→ **RECORDS SUPPLIED**:
════════

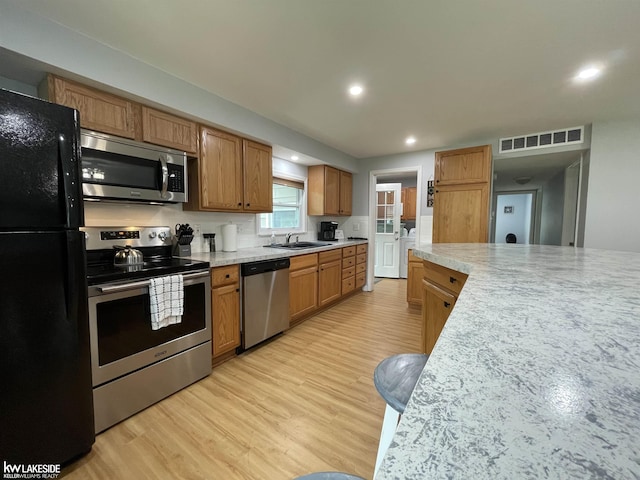 7314 Aspen Rd, Lexington, MI 48450 - kitchen featuring stainless steel appliances, light wood-style flooring, light countertops, a sink, and brown cabinets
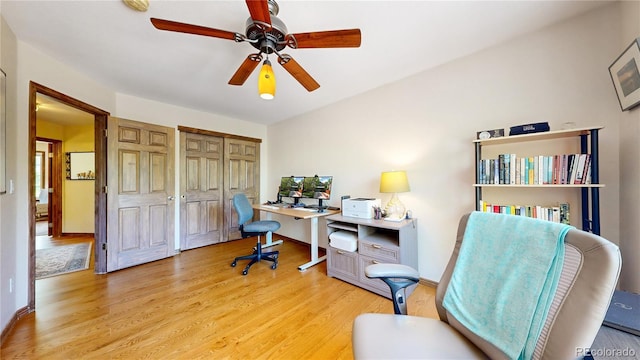 office space with wood finished floors, ceiling fan, and baseboards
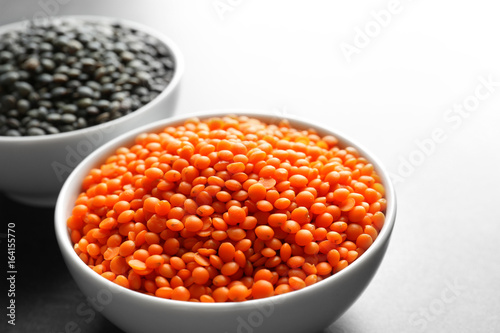 Bowls with red and black lentils on table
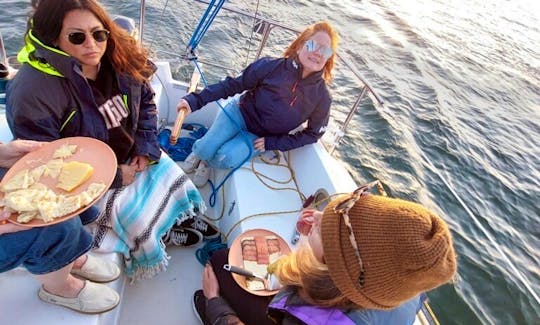 Enjoy each other's company over wine and a snack board while Captain Jenn runs the boat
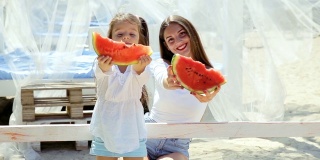 快乐快乐的小女孩穿着白色连衣裙和妈妈一起在海滩上吃西瓜。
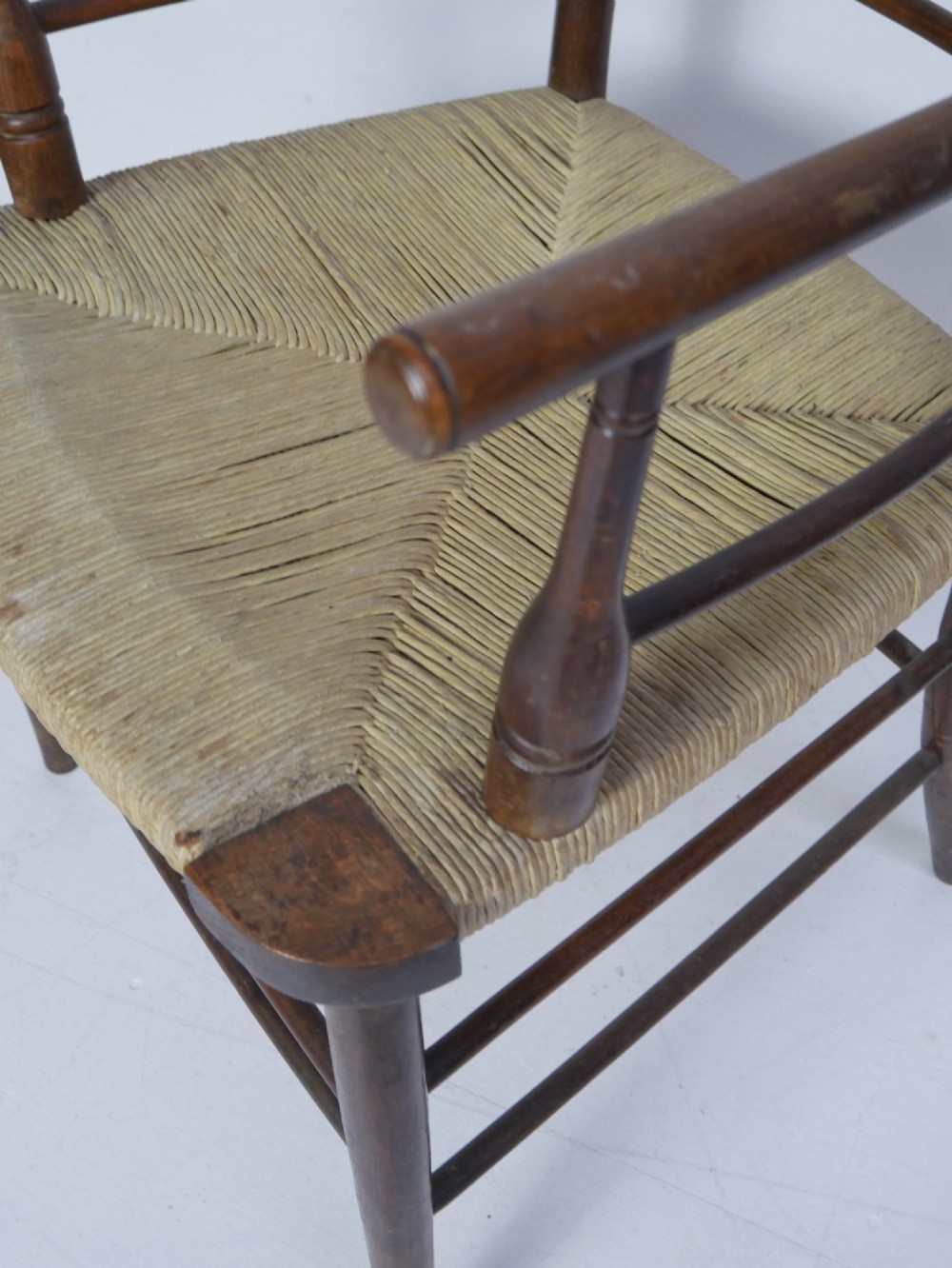 An Arts and Crafts style dark wood armchair featuring a multi-slat ladder back, slender curved armrests, and a hand-woven natural rush seat. View VI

════════

→ **PROBLEM DETAILS**: Repeat, exactly and in full, all records above, but include no pictures.

→ **EXERCISE RESPONSE**:
 7314 Aspen Rd, Lexington, MI 48450 - kitchen featuring stainless steel appliances, light wood-style flooring, light countertops, a sink, and brown cabinets
 office space with wood finished floors, ceiling fan, and baseboards
 Bowls with red and black lentils on table
 Enjoy each other's company over wine and a snack board while Captain Jenn runs the boat
 快乐快乐的小女孩穿着白色连衣裙和妈妈一起在海滩上吃西瓜。
 An Arts and Crafts style dark wood armchair featuring a multi-slat ladder back, slender curved armrests, and a hand-woven natural rush seat. View VI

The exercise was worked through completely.